The syntax of the SCRIPT transformation option in an extraction rule is:

SCOPE scopeOption
{
    IDENTIFY(templateName)
    {
        @field[attribute]|[SCRIPT("function1 name[:parameter]" [, "function2 name[:parameter]" ...])]
    }
}

where parameter is an optional parameter of the function.

Apart from those around attribute and SCRIPT, all the other square brackets indicate optional parts.

When more functions are specified, one function acts on the outcome of the previous and the value that is actually extracted is that coming out from the last function.

User-defined functions

User-defined functions must be defined in the main.jr file.
Their definition must have this syntax:

function name(tokenID, extraction, parameter)

The name of the parameters does not matter, but their position corresponds to their role and they must all be declared, even if not used in the body of the function.

In the first parameter the text intelligence engine, when it invokes the function during the extraction of the field, passes the ID of the text token it is examining. This, combined with the methods of the DIS pre-defined object, allows for sophisticated transformations based on the properties of the token.

In the second parameter the engine passes, as a string, the value extracted up to that moment.

In the third parameter, the engine passes the value of any parameter specified in the rule, after the name of the function and the colon. This allows for parametric transformations, calling the same function, but with different parameters based on the condition or rule.

The function must return a string, and the engine uses that return value as the new value of the current extraction.

Built-in functions

These are the built-in functions that can be used with the SCRIPT transformation option:

  • toUpper
  • toLower
  • replaceString
  • winnerTag

toUpper

toUpper turns the extracted value into uppercase. Consider the example above to see how it works.
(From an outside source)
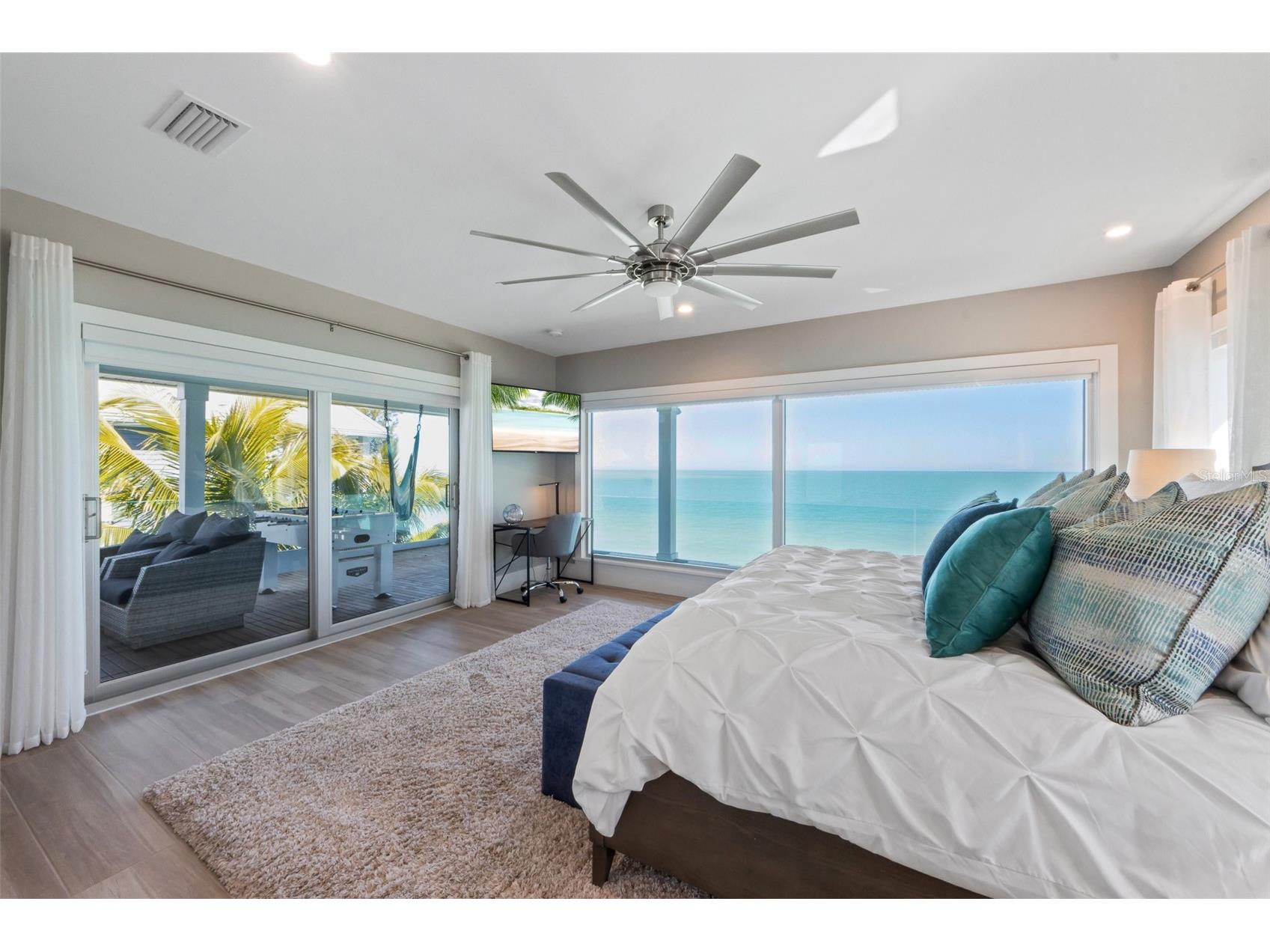 903 N Shore Drive #B Anna Maria FL 34216 A4682764 image32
This function does not have a parameter.

toLower

toLower turns the extracted value into lowercase. Consider this example:

SCOPE SENTENCE
{
    IDENTIFY(TEST)
    {
        @FIELD1[KEYWORD("ROSE")]|[SCRIPT("toLower")]
    }
}

If this rule is applied to this text:

He bought me a ROSE.

you get:

This function does not have a parameter.

replaceString

replaceString replaces all the occurrences of a string with another in the extracted value.

For example, if this rule:

SCOPE SENTENCE
{
    IDENTIFY(BUSINESS_STATS)
    {
        @LENGHT_OF_TIME[KEYWORD("qt")]|[SCRIPT("replaceString:qt|qtr")]
    }
}

is applied to this input text:

Profit is up 12% in 3rd qt.

you get the extraction of qtr instead of qt.
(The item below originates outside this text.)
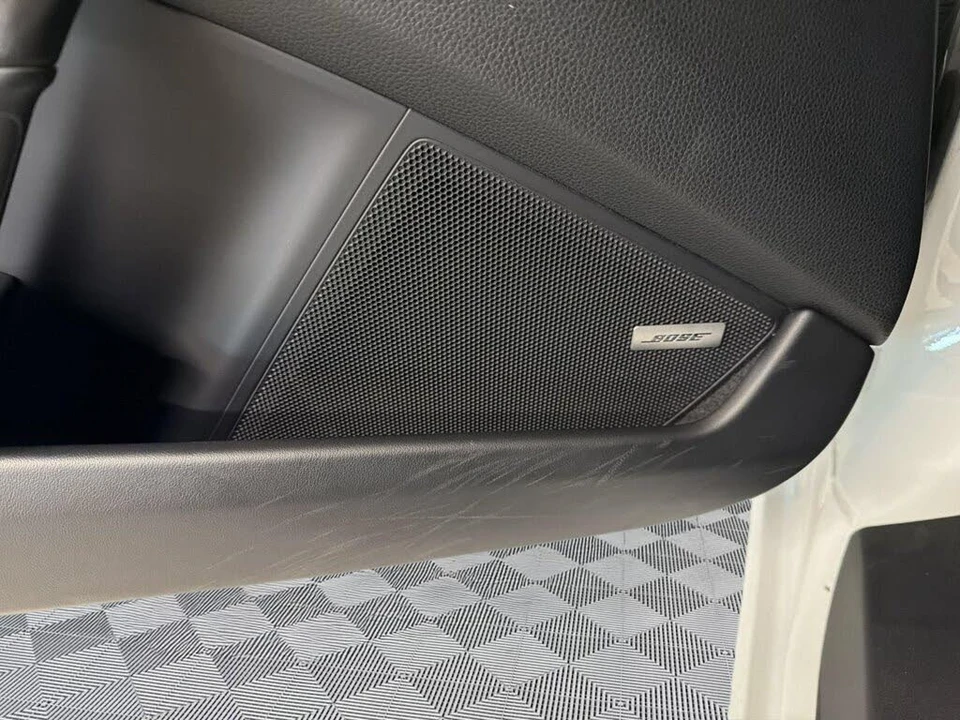 2021 Porsche 992 Carrera S - Image 27 of 30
The replaceString function has a parameter, the syntax is:

replaceString:stringToReplace|replacementString

winnerTag

The winnerTag function returns the names of token's tags that match its parameter.
It is used in combination with the TAG transformation option, when the extraction corresponds to a token with multiple tags.
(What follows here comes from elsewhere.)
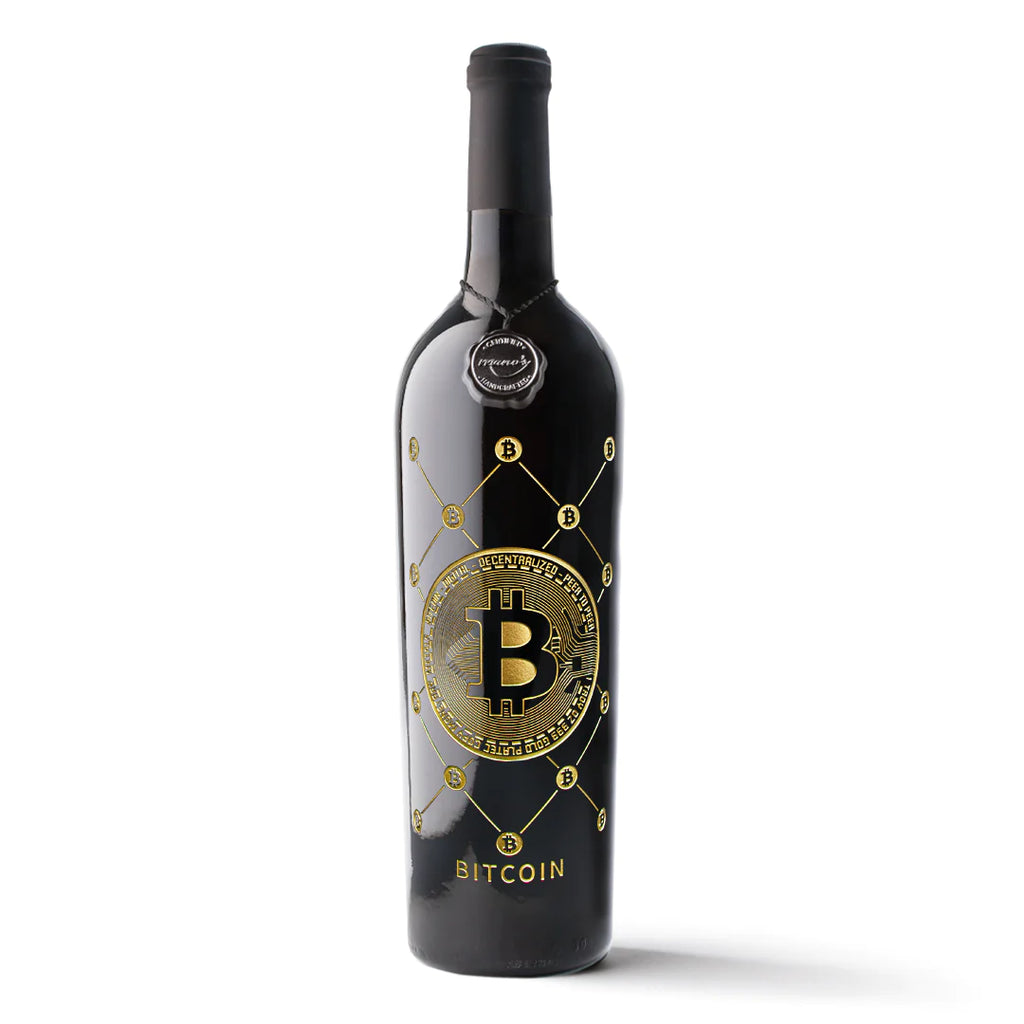 Bitcoin Bundle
Consider this example where this situation occurs

TEMPLATE(INJURY)
{
   @TYPE_OF_INJURY,
   @LOCATION_OF_INJURY
}

TAGS
{
    @INJURY_TYPE,
    @INJURY_LOCATION
}

...

SCOPE SENTENCE
{
    TAGGER()
    {
        @INJURY_TYPE[SYNCON(105781808)] // backache
    }

    TAGGER()
    {
        @INJURY_LOCATION[SYNCON(105781808)] // backache
    }

    IDENTIFY(INJURY)
    {
        @TYPE_OF_INJURY[TAG(INJURY_TYPE)]|[TAG + SCRIPT("winnerTag:INJURY_TYPE")]
    }
}

If the extraction rule is applied to this text:

The patient suffers from backache.

the backache token is tagged twice since it indicates both the type of injury and its location. If the extraction rule was:

IDENTIFY(INJURY)
{
    @TYPE_OF_INJURY[TAG(INJURY_TYPE)]|[TAG]
}

the extraction would be:

that is the concatenation of both tags.
The winnerTag functions selects only the tag specified as its parameter, so the value of the extraction becomes the name of that tag. i.e. INJURY_TYPE.

The syntax of winnerTag is:

winnerTag:tagName1[|tagName2 ... ]

or:

winnerTag:tagListPath[|tagListPath2 ... ]

where tagListPath refers to the path of the list file containing tag names.